→ **Data entries**:
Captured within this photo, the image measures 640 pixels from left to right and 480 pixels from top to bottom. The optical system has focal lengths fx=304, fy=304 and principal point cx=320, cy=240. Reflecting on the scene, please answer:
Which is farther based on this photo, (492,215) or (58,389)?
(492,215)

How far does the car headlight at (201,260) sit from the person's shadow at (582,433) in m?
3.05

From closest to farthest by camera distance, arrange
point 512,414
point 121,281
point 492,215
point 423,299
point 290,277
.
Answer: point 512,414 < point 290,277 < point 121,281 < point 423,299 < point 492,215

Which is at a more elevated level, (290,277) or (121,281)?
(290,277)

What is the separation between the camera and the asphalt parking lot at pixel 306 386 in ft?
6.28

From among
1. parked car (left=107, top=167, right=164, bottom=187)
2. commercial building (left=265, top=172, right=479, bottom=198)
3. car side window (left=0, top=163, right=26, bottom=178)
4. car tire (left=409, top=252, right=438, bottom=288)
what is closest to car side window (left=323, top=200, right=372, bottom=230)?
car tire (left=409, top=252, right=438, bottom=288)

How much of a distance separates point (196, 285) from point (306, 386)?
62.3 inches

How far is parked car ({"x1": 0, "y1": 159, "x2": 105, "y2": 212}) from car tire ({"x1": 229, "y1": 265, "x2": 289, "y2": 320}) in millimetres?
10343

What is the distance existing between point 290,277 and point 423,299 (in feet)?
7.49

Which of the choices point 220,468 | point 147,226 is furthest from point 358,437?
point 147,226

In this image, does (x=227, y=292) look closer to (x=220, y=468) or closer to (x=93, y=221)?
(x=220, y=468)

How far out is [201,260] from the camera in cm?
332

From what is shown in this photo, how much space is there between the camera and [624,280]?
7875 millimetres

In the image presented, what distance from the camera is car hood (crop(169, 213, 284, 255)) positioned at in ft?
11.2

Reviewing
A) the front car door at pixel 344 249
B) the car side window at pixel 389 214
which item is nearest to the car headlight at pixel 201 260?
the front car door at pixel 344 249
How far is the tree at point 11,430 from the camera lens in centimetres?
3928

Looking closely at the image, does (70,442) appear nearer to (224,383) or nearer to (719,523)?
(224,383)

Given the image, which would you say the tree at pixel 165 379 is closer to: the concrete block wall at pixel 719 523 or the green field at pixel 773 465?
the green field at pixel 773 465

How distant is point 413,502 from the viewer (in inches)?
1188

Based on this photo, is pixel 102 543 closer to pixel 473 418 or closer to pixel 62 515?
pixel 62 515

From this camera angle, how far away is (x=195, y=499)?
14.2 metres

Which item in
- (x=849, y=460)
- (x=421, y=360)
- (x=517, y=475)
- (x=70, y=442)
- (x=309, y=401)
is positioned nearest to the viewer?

→ **What the task requires**:
Switch every "tree" in the entries above to "lamp post" and give the lines back with nothing else changed.

→ **Finished task**:
Captured within this photo, the image measures 640 pixels from left to right and 480 pixels from top to bottom. The optical system has focal lengths fx=304, fy=304 and principal point cx=320, cy=240. Reflecting on the scene, please answer:
Which is farther based on this photo, (492,215) or (58,389)?
(492,215)

How far does the car headlight at (201,260) sit from the person's shadow at (582,433) in m?
3.05

From closest to farthest by camera distance, arrange
point 512,414
point 121,281
point 492,215
point 423,299
point 290,277
.
Answer: point 512,414 < point 290,277 < point 121,281 < point 423,299 < point 492,215

Which is at a more elevated level, (290,277) or (121,281)?
(290,277)

What is the separation between the camera and the asphalt parking lot at pixel 306 386 in ft?
6.28

From among
1. parked car (left=107, top=167, right=164, bottom=187)
2. commercial building (left=265, top=172, right=479, bottom=198)
3. car side window (left=0, top=163, right=26, bottom=178)
4. car tire (left=409, top=252, right=438, bottom=288)
what is closest to car side window (left=323, top=200, right=372, bottom=230)?
car tire (left=409, top=252, right=438, bottom=288)

How much of a distance separates point (196, 285) from point (306, 386)?
62.3 inches

How far is parked car ({"x1": 0, "y1": 159, "x2": 105, "y2": 212}) from car tire ({"x1": 229, "y1": 265, "x2": 289, "y2": 320}) in millimetres?
10343

What is the distance existing between point 290,277 and point 423,299 (in feet)?
7.49

Which of the choices point 220,468 | point 147,226 is furthest from point 358,437?
point 147,226

In this image, does (x=227, y=292) look closer to (x=220, y=468) or closer to (x=93, y=221)?
(x=220, y=468)

How far out is [201,260] from the camera in cm?
332

From what is shown in this photo, how much space is there between the camera and [624,280]?
7875 millimetres

In the image presented, what distance from the camera is car hood (crop(169, 213, 284, 255)) positioned at in ft?
11.2

Reviewing
A) the front car door at pixel 344 249
B) the car side window at pixel 389 214
which item is nearest to the car headlight at pixel 201 260?
the front car door at pixel 344 249
How far is the lamp post at point 11,430 from the camera lens in centimetres?
3928

Looking closely at the image, does (70,442) appear nearer to (224,383) or nearer to (719,523)?
(224,383)

Given the image, which would you say the lamp post at pixel 165 379 is closer to: the concrete block wall at pixel 719 523 or the green field at pixel 773 465?
the green field at pixel 773 465

How distant is point 413,502 from the viewer (in inches)?
1188

Based on this photo, is pixel 102 543 closer to pixel 473 418 or closer to pixel 62 515?
pixel 62 515

From this camera angle, how far away is (x=195, y=499)?
14.2 metres

Which item in
- (x=849, y=460)
- (x=421, y=360)
- (x=517, y=475)
- (x=70, y=442)
- (x=309, y=401)
is positioned nearest to the viewer?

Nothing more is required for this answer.